EXTRACT TO READ
Now you can add the polygon to the YOLOv8 output parsing loop. Here is a complete parsing code:

def get_mask(row,box):    
    mask = row.reshape(160,160)
    mask = sigmoid(mask)
    mask = (mask > 0.5).astype('uint8')*255
    x1,y1,x2,y2 = box
    mask_x1 = round(x1/img_width*160)
    mask_y1 = round(y1/img_height*160)
    mask_x2 = round(x2/img_width*160)
    mask_y2 = round(y2/img_height*160)
    mask = mask[mask_y1:mask_y2,mask_x1:mask_x2]
    img_mask = Image.fromarray(mask,"L")
    img_mask = img_mask.resize((round(x2-x1),round(y2-y1)))
    mask = np.array(img_mask)
    return mask

def get_polygon(mask):
    contours = cv2.findContours(mask,cv2.RETR_LIST,cv2.CHAIN_APPROX_SIMPLE)
    polygon = [[contour[0][0],contour[0][1]] for contour in contours[0][0]]
    return polygon

objects = []
for row in boxes:
    prob = row[4:84].max()

DATA SUPPLIED
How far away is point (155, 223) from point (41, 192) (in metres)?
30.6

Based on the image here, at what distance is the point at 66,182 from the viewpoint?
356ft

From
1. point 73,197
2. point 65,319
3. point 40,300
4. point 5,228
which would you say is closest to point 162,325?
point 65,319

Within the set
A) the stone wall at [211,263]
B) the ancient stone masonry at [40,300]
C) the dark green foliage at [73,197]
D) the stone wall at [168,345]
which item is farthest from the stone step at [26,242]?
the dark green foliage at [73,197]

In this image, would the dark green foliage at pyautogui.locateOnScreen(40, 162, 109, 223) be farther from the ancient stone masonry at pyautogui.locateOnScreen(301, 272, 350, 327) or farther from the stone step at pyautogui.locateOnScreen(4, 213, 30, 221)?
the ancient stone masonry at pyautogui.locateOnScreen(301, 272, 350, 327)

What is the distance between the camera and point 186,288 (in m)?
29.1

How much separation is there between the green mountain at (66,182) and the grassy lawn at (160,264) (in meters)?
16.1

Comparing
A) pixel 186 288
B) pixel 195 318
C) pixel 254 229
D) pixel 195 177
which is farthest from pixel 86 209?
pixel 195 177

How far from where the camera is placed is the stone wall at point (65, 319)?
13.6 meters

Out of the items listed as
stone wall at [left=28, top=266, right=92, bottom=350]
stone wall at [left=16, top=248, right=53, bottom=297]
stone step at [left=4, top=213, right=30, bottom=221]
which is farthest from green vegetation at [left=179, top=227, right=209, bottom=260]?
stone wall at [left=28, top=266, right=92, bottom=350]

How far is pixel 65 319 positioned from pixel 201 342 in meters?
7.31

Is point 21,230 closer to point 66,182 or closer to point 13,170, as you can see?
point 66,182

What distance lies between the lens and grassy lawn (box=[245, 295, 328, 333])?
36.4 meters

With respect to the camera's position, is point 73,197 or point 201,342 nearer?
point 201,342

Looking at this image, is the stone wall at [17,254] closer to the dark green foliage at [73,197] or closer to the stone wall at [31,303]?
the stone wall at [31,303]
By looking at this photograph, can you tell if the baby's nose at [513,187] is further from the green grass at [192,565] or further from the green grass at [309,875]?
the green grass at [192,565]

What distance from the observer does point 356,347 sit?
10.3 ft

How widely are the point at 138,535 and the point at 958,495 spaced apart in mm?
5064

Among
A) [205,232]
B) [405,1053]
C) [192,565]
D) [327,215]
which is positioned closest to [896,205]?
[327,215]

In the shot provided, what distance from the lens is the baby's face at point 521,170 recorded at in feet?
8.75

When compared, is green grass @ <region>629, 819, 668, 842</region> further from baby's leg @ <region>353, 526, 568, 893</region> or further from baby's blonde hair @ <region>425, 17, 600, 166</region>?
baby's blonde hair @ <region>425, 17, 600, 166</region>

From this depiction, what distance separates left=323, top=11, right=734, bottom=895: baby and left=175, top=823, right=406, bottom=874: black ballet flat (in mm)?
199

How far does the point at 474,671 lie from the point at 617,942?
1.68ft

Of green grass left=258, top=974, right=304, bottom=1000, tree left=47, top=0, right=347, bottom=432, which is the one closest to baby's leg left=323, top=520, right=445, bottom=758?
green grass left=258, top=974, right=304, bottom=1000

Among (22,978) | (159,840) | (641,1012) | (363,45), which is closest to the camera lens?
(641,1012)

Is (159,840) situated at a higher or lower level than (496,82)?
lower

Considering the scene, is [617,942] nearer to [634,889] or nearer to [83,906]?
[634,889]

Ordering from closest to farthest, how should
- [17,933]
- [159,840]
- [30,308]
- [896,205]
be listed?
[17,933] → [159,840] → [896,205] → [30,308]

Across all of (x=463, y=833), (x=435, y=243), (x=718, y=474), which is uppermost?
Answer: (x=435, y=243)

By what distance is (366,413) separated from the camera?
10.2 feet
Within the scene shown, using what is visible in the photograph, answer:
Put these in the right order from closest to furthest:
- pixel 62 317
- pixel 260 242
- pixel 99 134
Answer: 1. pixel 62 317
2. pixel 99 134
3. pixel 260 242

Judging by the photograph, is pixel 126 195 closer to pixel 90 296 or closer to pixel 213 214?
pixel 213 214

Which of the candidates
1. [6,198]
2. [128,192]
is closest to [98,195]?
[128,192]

REQUEST A
Write out everything in the YOLOv8 parsing code from "Now you can" down to "mask_x2 = round(x2/img_width*160)".
REQUEST B
Decide whether each statement agrees with the YOLOv8 parsing code, answering yes or no and quoting the deciding words: (i) get_mask reshapes the row into a 160 by 160 array; (ii) the mask is thresholded at 0.8; (iii) get_polygon calls cv2.findContours with cv2.RETR_EXTERNAL.

RESULT A
Now you can add the polygon to the YOLOv8 output parsing loop. Here is a complete parsing code:

def get_mask(row,box):    
    mask = row.reshape(160,160)
    mask = sigmoid(mask)
    mask = (mask > 0.5).astype('uint8')*255
    x1,y1,x2,y2 = box
    mask_x1 = round(x1/img_width*160)
    mask_y1 = round(y1/img_height*160)
    mask_x2 = round(x2/img_width*160)

RESULT B
(i) Yes: "mask = row.reshape(160,160)"
(ii) No: "mask = (mask > 0.5).astype('uint8')*255"
(iii) No: "contours = cv2.findContours(mask,cv2.RETR_LIST,cv2.CHAIN_APPROX_SIMPLE)"